--- START OF Extract to read ---
Erdoğan gov’t fails to cancel UN Human Rights Council event on Turkey

The Turkish government mobilized its entire diplomatic corps in both New York and Geneva to prevent a human rights debate from taking place during the 40th Regular Session of the UN Human Rights Council, prompting an outcry from human rights defenders.

With a series of unfounded allegations directed at the participants, Turkish Foreign Ministry officials had unsuccessfully lobbied to cancel the side event, titled “Turkey: Adverse Effects on Human Rights While Countering Terrorism,” which was organized by a UN-accredited nongovernmental organization.

“The side-event took place at the Palais des Nations on March, 5 with the support of the Global Alliance MGF and the PEC. The Permanent Mission of Turkey in Geneva exerted pressure to remove civil society from the work of the Human Rights Council. The Press Emblem Campaign (PEC) denounces it firmly. The UN Director-General and the Office of the High Commissioner said that there was nothing against the speakers justifying an action against them.” PEC said in a statement.

The panel discussion was moderated by Eric Sottas, former secretary-general of the World Organization Against Torture, and attended by participants Abdullah Bozkurt, director of the Nordic Research and Monitoring Network, and Levent Kenez, secretary-general of the Stockholm Center for Freedom, which monitors rights violations in Turkey. Fionnuala D. Ni Aolain, the UN special rapporteur on the promotion and protection of human rights and fundamental freedoms, who was scheduled to take part in the discussion, had to cancel her participation over what her office said were scheduling conflicts.
--- END OF Extract to read ---
--- START OF Entries shown ---
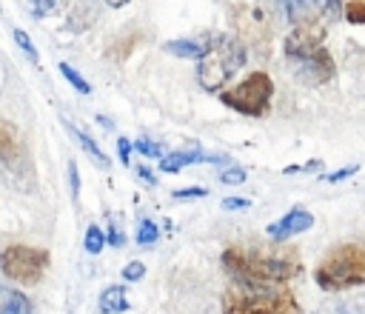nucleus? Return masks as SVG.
<instances>
[{
    "label": "nucleus",
    "mask_w": 365,
    "mask_h": 314,
    "mask_svg": "<svg viewBox=\"0 0 365 314\" xmlns=\"http://www.w3.org/2000/svg\"><path fill=\"white\" fill-rule=\"evenodd\" d=\"M145 274V265L140 260H131L125 268H123V280H140Z\"/></svg>",
    "instance_id": "24"
},
{
    "label": "nucleus",
    "mask_w": 365,
    "mask_h": 314,
    "mask_svg": "<svg viewBox=\"0 0 365 314\" xmlns=\"http://www.w3.org/2000/svg\"><path fill=\"white\" fill-rule=\"evenodd\" d=\"M205 194H208V188H202V186H191V188L174 191V197H205Z\"/></svg>",
    "instance_id": "29"
},
{
    "label": "nucleus",
    "mask_w": 365,
    "mask_h": 314,
    "mask_svg": "<svg viewBox=\"0 0 365 314\" xmlns=\"http://www.w3.org/2000/svg\"><path fill=\"white\" fill-rule=\"evenodd\" d=\"M311 226H314V217H311L308 211H302V208H291L285 217H279L277 223L268 226V237L277 240V243H282V240H288V237H294V234L308 231Z\"/></svg>",
    "instance_id": "9"
},
{
    "label": "nucleus",
    "mask_w": 365,
    "mask_h": 314,
    "mask_svg": "<svg viewBox=\"0 0 365 314\" xmlns=\"http://www.w3.org/2000/svg\"><path fill=\"white\" fill-rule=\"evenodd\" d=\"M0 314H34V305L23 291L0 283Z\"/></svg>",
    "instance_id": "12"
},
{
    "label": "nucleus",
    "mask_w": 365,
    "mask_h": 314,
    "mask_svg": "<svg viewBox=\"0 0 365 314\" xmlns=\"http://www.w3.org/2000/svg\"><path fill=\"white\" fill-rule=\"evenodd\" d=\"M131 148H134V146H131V143H128L125 137H120V140H117V154H120V163H123V166H128Z\"/></svg>",
    "instance_id": "27"
},
{
    "label": "nucleus",
    "mask_w": 365,
    "mask_h": 314,
    "mask_svg": "<svg viewBox=\"0 0 365 314\" xmlns=\"http://www.w3.org/2000/svg\"><path fill=\"white\" fill-rule=\"evenodd\" d=\"M0 160L6 166H17L23 163V143L17 137V128L6 120H0Z\"/></svg>",
    "instance_id": "11"
},
{
    "label": "nucleus",
    "mask_w": 365,
    "mask_h": 314,
    "mask_svg": "<svg viewBox=\"0 0 365 314\" xmlns=\"http://www.w3.org/2000/svg\"><path fill=\"white\" fill-rule=\"evenodd\" d=\"M57 3H60V0H29V9H31L34 17H46Z\"/></svg>",
    "instance_id": "23"
},
{
    "label": "nucleus",
    "mask_w": 365,
    "mask_h": 314,
    "mask_svg": "<svg viewBox=\"0 0 365 314\" xmlns=\"http://www.w3.org/2000/svg\"><path fill=\"white\" fill-rule=\"evenodd\" d=\"M134 148H137L140 154H145V157H163L160 143H154V140H148V137H140V140L134 143Z\"/></svg>",
    "instance_id": "21"
},
{
    "label": "nucleus",
    "mask_w": 365,
    "mask_h": 314,
    "mask_svg": "<svg viewBox=\"0 0 365 314\" xmlns=\"http://www.w3.org/2000/svg\"><path fill=\"white\" fill-rule=\"evenodd\" d=\"M11 34H14V43H17V46H20V49H23L26 54H29V60H34V63H37V60H40V54H37V49H34V43L29 40V34H26L23 29H14Z\"/></svg>",
    "instance_id": "20"
},
{
    "label": "nucleus",
    "mask_w": 365,
    "mask_h": 314,
    "mask_svg": "<svg viewBox=\"0 0 365 314\" xmlns=\"http://www.w3.org/2000/svg\"><path fill=\"white\" fill-rule=\"evenodd\" d=\"M68 183H71V194L77 197L80 194V177H77V166L68 163Z\"/></svg>",
    "instance_id": "30"
},
{
    "label": "nucleus",
    "mask_w": 365,
    "mask_h": 314,
    "mask_svg": "<svg viewBox=\"0 0 365 314\" xmlns=\"http://www.w3.org/2000/svg\"><path fill=\"white\" fill-rule=\"evenodd\" d=\"M356 171V166H345V168H339V171H331V174H325L322 180H328V183H339V180H345L348 174H354Z\"/></svg>",
    "instance_id": "28"
},
{
    "label": "nucleus",
    "mask_w": 365,
    "mask_h": 314,
    "mask_svg": "<svg viewBox=\"0 0 365 314\" xmlns=\"http://www.w3.org/2000/svg\"><path fill=\"white\" fill-rule=\"evenodd\" d=\"M222 314H299V303L288 288H228L222 297Z\"/></svg>",
    "instance_id": "3"
},
{
    "label": "nucleus",
    "mask_w": 365,
    "mask_h": 314,
    "mask_svg": "<svg viewBox=\"0 0 365 314\" xmlns=\"http://www.w3.org/2000/svg\"><path fill=\"white\" fill-rule=\"evenodd\" d=\"M108 243L111 245H123V234H120V228L111 223V234H108Z\"/></svg>",
    "instance_id": "31"
},
{
    "label": "nucleus",
    "mask_w": 365,
    "mask_h": 314,
    "mask_svg": "<svg viewBox=\"0 0 365 314\" xmlns=\"http://www.w3.org/2000/svg\"><path fill=\"white\" fill-rule=\"evenodd\" d=\"M271 97H274V83L265 71H251L237 86L220 91L222 106H228L240 114H248V117H262L271 108Z\"/></svg>",
    "instance_id": "6"
},
{
    "label": "nucleus",
    "mask_w": 365,
    "mask_h": 314,
    "mask_svg": "<svg viewBox=\"0 0 365 314\" xmlns=\"http://www.w3.org/2000/svg\"><path fill=\"white\" fill-rule=\"evenodd\" d=\"M205 49H208V40H171V43H165V51H171V54H177V57H202L205 54Z\"/></svg>",
    "instance_id": "14"
},
{
    "label": "nucleus",
    "mask_w": 365,
    "mask_h": 314,
    "mask_svg": "<svg viewBox=\"0 0 365 314\" xmlns=\"http://www.w3.org/2000/svg\"><path fill=\"white\" fill-rule=\"evenodd\" d=\"M157 237H160L157 223H154V220H143V223H140V228H137V243H140L143 248H148V245H154V243H157Z\"/></svg>",
    "instance_id": "16"
},
{
    "label": "nucleus",
    "mask_w": 365,
    "mask_h": 314,
    "mask_svg": "<svg viewBox=\"0 0 365 314\" xmlns=\"http://www.w3.org/2000/svg\"><path fill=\"white\" fill-rule=\"evenodd\" d=\"M279 6L285 9L288 20L302 26H314L319 17H328L336 11V0H279Z\"/></svg>",
    "instance_id": "8"
},
{
    "label": "nucleus",
    "mask_w": 365,
    "mask_h": 314,
    "mask_svg": "<svg viewBox=\"0 0 365 314\" xmlns=\"http://www.w3.org/2000/svg\"><path fill=\"white\" fill-rule=\"evenodd\" d=\"M319 314H365L356 303H334V305H325Z\"/></svg>",
    "instance_id": "22"
},
{
    "label": "nucleus",
    "mask_w": 365,
    "mask_h": 314,
    "mask_svg": "<svg viewBox=\"0 0 365 314\" xmlns=\"http://www.w3.org/2000/svg\"><path fill=\"white\" fill-rule=\"evenodd\" d=\"M345 20L348 23H365V0H348L345 3Z\"/></svg>",
    "instance_id": "19"
},
{
    "label": "nucleus",
    "mask_w": 365,
    "mask_h": 314,
    "mask_svg": "<svg viewBox=\"0 0 365 314\" xmlns=\"http://www.w3.org/2000/svg\"><path fill=\"white\" fill-rule=\"evenodd\" d=\"M248 206H251V200H248V197H225V200H222V208H228V211L248 208Z\"/></svg>",
    "instance_id": "26"
},
{
    "label": "nucleus",
    "mask_w": 365,
    "mask_h": 314,
    "mask_svg": "<svg viewBox=\"0 0 365 314\" xmlns=\"http://www.w3.org/2000/svg\"><path fill=\"white\" fill-rule=\"evenodd\" d=\"M140 180H143V183H148V186H154V174H151L148 168H140Z\"/></svg>",
    "instance_id": "32"
},
{
    "label": "nucleus",
    "mask_w": 365,
    "mask_h": 314,
    "mask_svg": "<svg viewBox=\"0 0 365 314\" xmlns=\"http://www.w3.org/2000/svg\"><path fill=\"white\" fill-rule=\"evenodd\" d=\"M68 131L74 134V140L83 146V151H86V154H88V157H91L97 166H108V157L100 151V146H97V143L88 137V134H83V131H77V128H68Z\"/></svg>",
    "instance_id": "15"
},
{
    "label": "nucleus",
    "mask_w": 365,
    "mask_h": 314,
    "mask_svg": "<svg viewBox=\"0 0 365 314\" xmlns=\"http://www.w3.org/2000/svg\"><path fill=\"white\" fill-rule=\"evenodd\" d=\"M128 308L125 285H108L100 294V314H123Z\"/></svg>",
    "instance_id": "13"
},
{
    "label": "nucleus",
    "mask_w": 365,
    "mask_h": 314,
    "mask_svg": "<svg viewBox=\"0 0 365 314\" xmlns=\"http://www.w3.org/2000/svg\"><path fill=\"white\" fill-rule=\"evenodd\" d=\"M57 69L63 71V77H66V80H68V83H71V86H74L80 94H88V91H91L88 80H86V77H80V74H77V71H74L68 63H57Z\"/></svg>",
    "instance_id": "17"
},
{
    "label": "nucleus",
    "mask_w": 365,
    "mask_h": 314,
    "mask_svg": "<svg viewBox=\"0 0 365 314\" xmlns=\"http://www.w3.org/2000/svg\"><path fill=\"white\" fill-rule=\"evenodd\" d=\"M103 245H106L103 228L88 226V231H86V251H88V254H97V251H103Z\"/></svg>",
    "instance_id": "18"
},
{
    "label": "nucleus",
    "mask_w": 365,
    "mask_h": 314,
    "mask_svg": "<svg viewBox=\"0 0 365 314\" xmlns=\"http://www.w3.org/2000/svg\"><path fill=\"white\" fill-rule=\"evenodd\" d=\"M48 268V251L34 245H6L0 251V271L23 285H37Z\"/></svg>",
    "instance_id": "7"
},
{
    "label": "nucleus",
    "mask_w": 365,
    "mask_h": 314,
    "mask_svg": "<svg viewBox=\"0 0 365 314\" xmlns=\"http://www.w3.org/2000/svg\"><path fill=\"white\" fill-rule=\"evenodd\" d=\"M242 60H245V51L240 46V40H234L228 34H220V37L208 40V49H205V54L200 57V66H197L200 86L205 91L222 88L237 74V69L242 66Z\"/></svg>",
    "instance_id": "4"
},
{
    "label": "nucleus",
    "mask_w": 365,
    "mask_h": 314,
    "mask_svg": "<svg viewBox=\"0 0 365 314\" xmlns=\"http://www.w3.org/2000/svg\"><path fill=\"white\" fill-rule=\"evenodd\" d=\"M106 3H108V6H111V9H123V6H125V3H128V0H106Z\"/></svg>",
    "instance_id": "33"
},
{
    "label": "nucleus",
    "mask_w": 365,
    "mask_h": 314,
    "mask_svg": "<svg viewBox=\"0 0 365 314\" xmlns=\"http://www.w3.org/2000/svg\"><path fill=\"white\" fill-rule=\"evenodd\" d=\"M220 180H222L225 186H237V183H242V180H245V171H242V168H228Z\"/></svg>",
    "instance_id": "25"
},
{
    "label": "nucleus",
    "mask_w": 365,
    "mask_h": 314,
    "mask_svg": "<svg viewBox=\"0 0 365 314\" xmlns=\"http://www.w3.org/2000/svg\"><path fill=\"white\" fill-rule=\"evenodd\" d=\"M317 285L325 291H345L365 283V245L342 243L331 248L317 265Z\"/></svg>",
    "instance_id": "2"
},
{
    "label": "nucleus",
    "mask_w": 365,
    "mask_h": 314,
    "mask_svg": "<svg viewBox=\"0 0 365 314\" xmlns=\"http://www.w3.org/2000/svg\"><path fill=\"white\" fill-rule=\"evenodd\" d=\"M222 265L225 271L240 280L245 288H268L291 280L299 271V263L291 257H274V254H257L242 245H228L222 251Z\"/></svg>",
    "instance_id": "1"
},
{
    "label": "nucleus",
    "mask_w": 365,
    "mask_h": 314,
    "mask_svg": "<svg viewBox=\"0 0 365 314\" xmlns=\"http://www.w3.org/2000/svg\"><path fill=\"white\" fill-rule=\"evenodd\" d=\"M191 163H228L222 154H202V151H177V154H163L160 157V168L163 171H180V168H185V166H191Z\"/></svg>",
    "instance_id": "10"
},
{
    "label": "nucleus",
    "mask_w": 365,
    "mask_h": 314,
    "mask_svg": "<svg viewBox=\"0 0 365 314\" xmlns=\"http://www.w3.org/2000/svg\"><path fill=\"white\" fill-rule=\"evenodd\" d=\"M285 54L305 66V71L317 80L325 83L334 77V57L322 43V31L314 26H299L285 37Z\"/></svg>",
    "instance_id": "5"
}]
</instances>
--- END OF Entries shown ---
* [Parts of the exercise]:
[A] In the article on the UN Human Rights Council event, list every person named in the final paragraph, with the role the article gives each one.
[B] Write out everything in the article on the UN Human Rights Council event from "The Turkish government" down to "human rights defenders.".
[C] Say whether each statement agrees with the article on the UN Human Rights Council event. Answer yes or no, and quote the words that decide it.
(i) The side event was held at the Palais des Nations on March 5.
(ii) Fionnuala D. Ni Aolain took part in the panel discussion.
(iii) The Turkish Foreign Ministry organized the side event.

* [Replies]:
[A]
- Eric Sottas: moderator of the panel discussion, former secretary-general of the World Organization Against Torture
- Abdullah Bozkurt: participant, director of the Nordic Research and Monitoring Network
- Levent Kenez: participant, secretary-general of the Stockholm Center for Freedom
- Fionnuala D. Ni Aolain: UN special rapporteur on the promotion and protection of human rights and fundamental freedoms, who was scheduled to take part but canceled

[B]
The Turkish government mobilized its entire diplomatic corps in both New York and Geneva to prevent a human rights debate from taking place during the 40th Regular Session of the UN Human Rights Council, prompting an outcry from human rights defenders.

[C]
(i) Yes: "The side-event took place at the Palais des Nations on March, 5"
(ii) No: "had to cancel her participation over what her office said were scheduling conflicts"
(iii) No: "which was organized by a UN-accredited nongovernmental organization"